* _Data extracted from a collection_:
- - -
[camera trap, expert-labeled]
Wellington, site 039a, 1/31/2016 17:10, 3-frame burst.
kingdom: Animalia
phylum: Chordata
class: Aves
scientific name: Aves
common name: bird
- - -
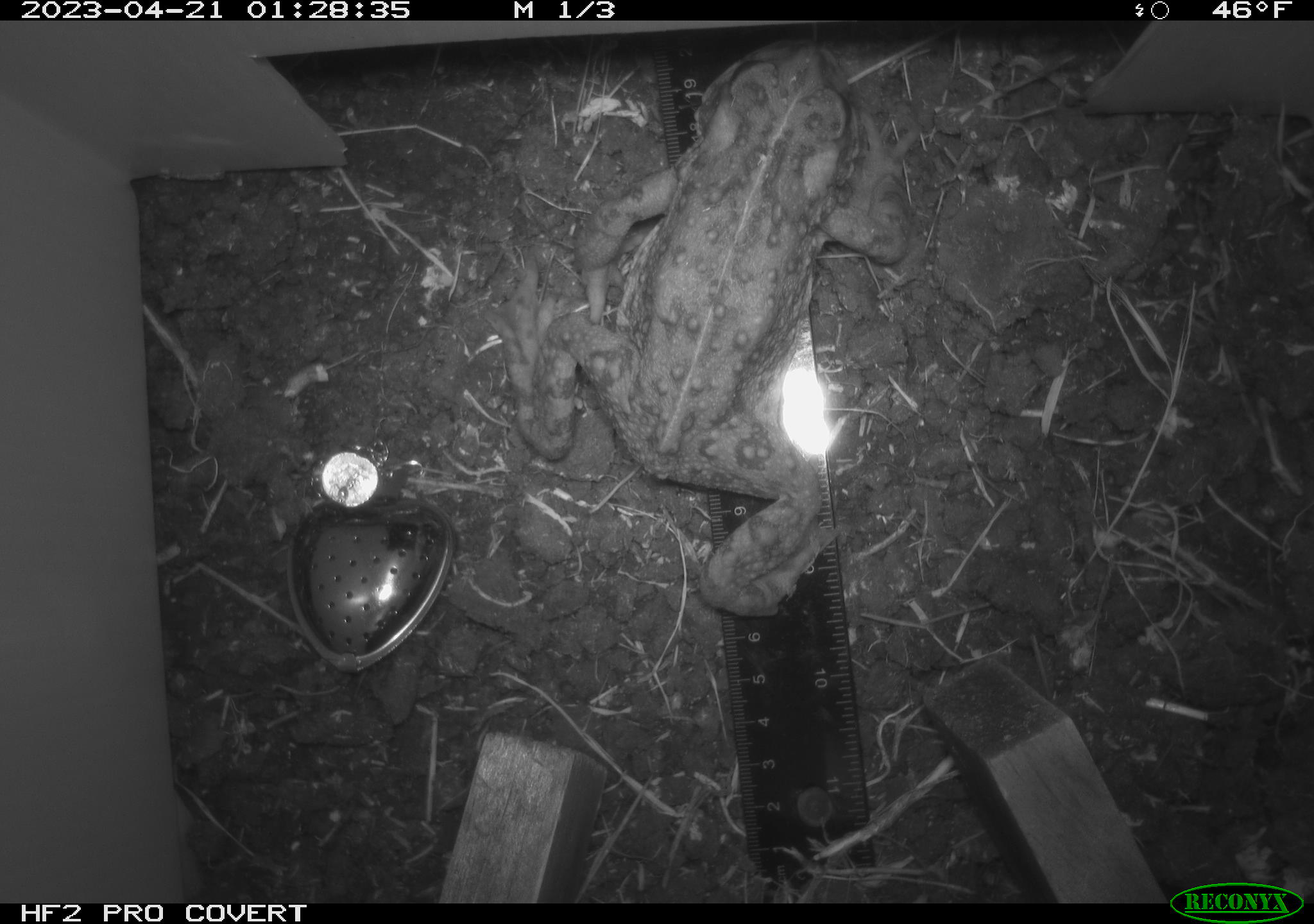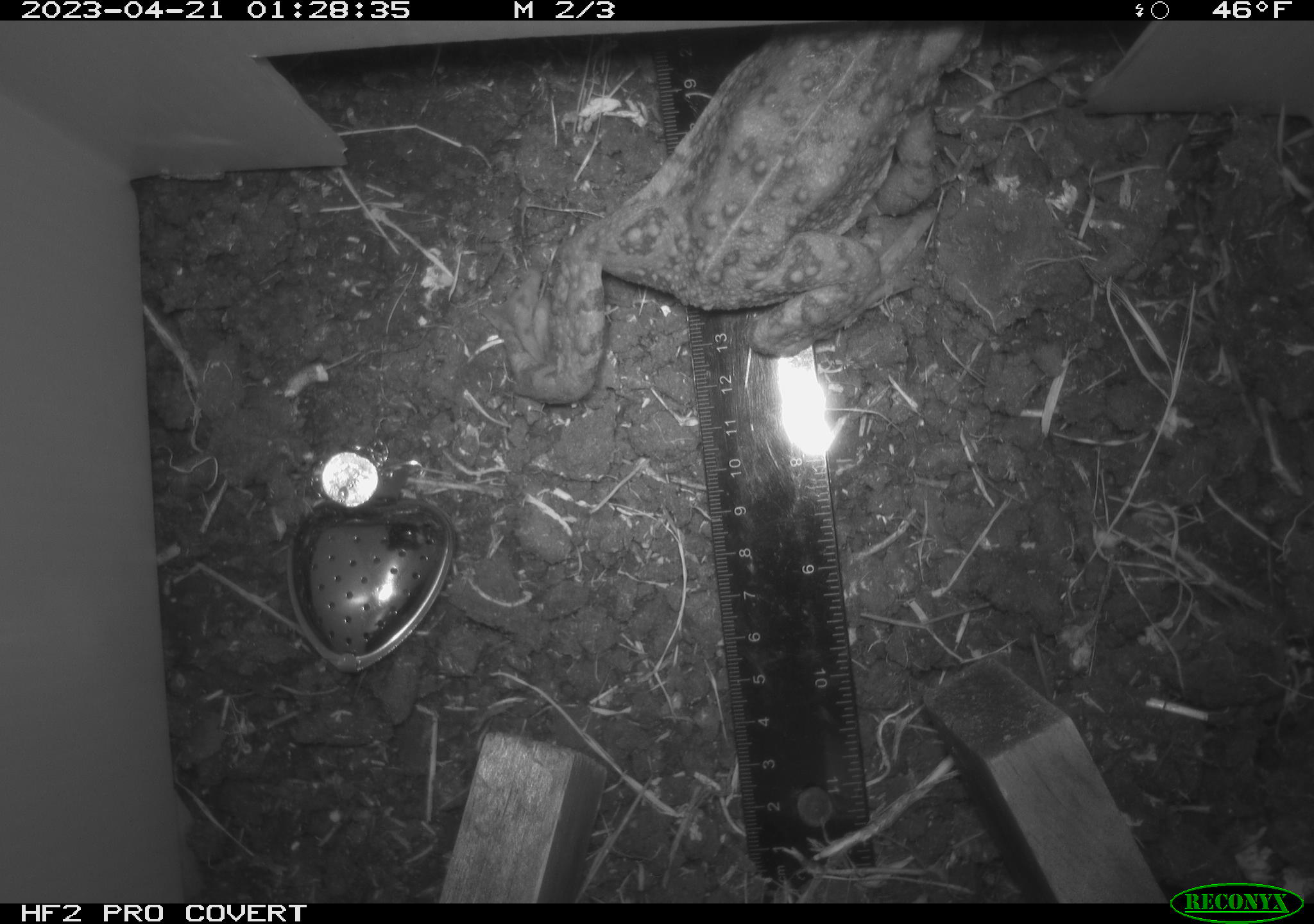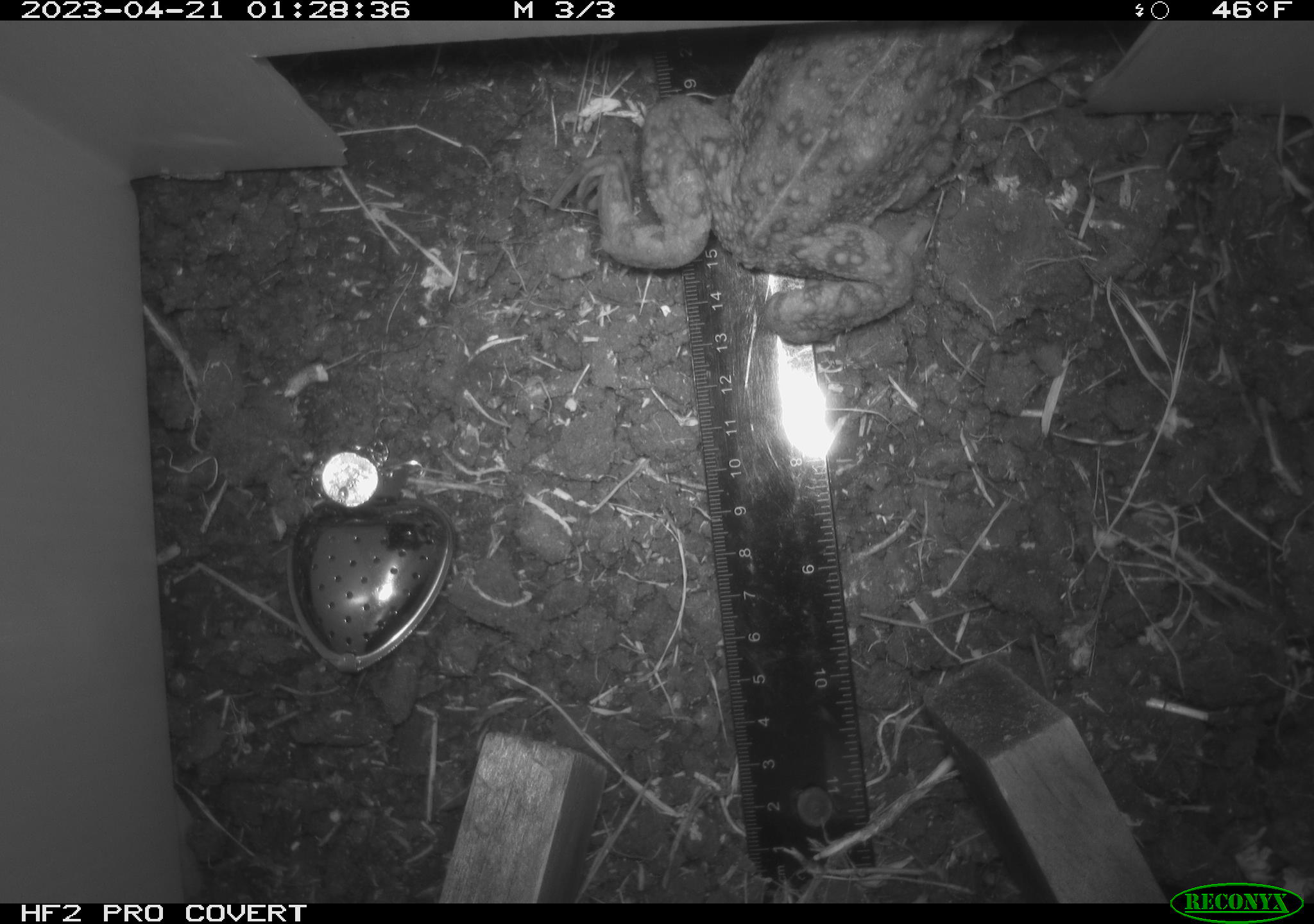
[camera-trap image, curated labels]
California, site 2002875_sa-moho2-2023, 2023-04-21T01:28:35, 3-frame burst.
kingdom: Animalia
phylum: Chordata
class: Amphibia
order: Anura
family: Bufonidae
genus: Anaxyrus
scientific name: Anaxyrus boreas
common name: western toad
- - -
* _Required action_: Return, with no change at all, every line in the entries above from the line containing "Wellington, site 039a, 1/31/2016" through the line containing "common name: bird".

* _Answer box_:
Wellington, site 039a, 1/31/2016 17:10, 3-frame burst.
kingdom: Animalia
phylum: Chordata
class: Aves
scientific name: Aves
common name: bird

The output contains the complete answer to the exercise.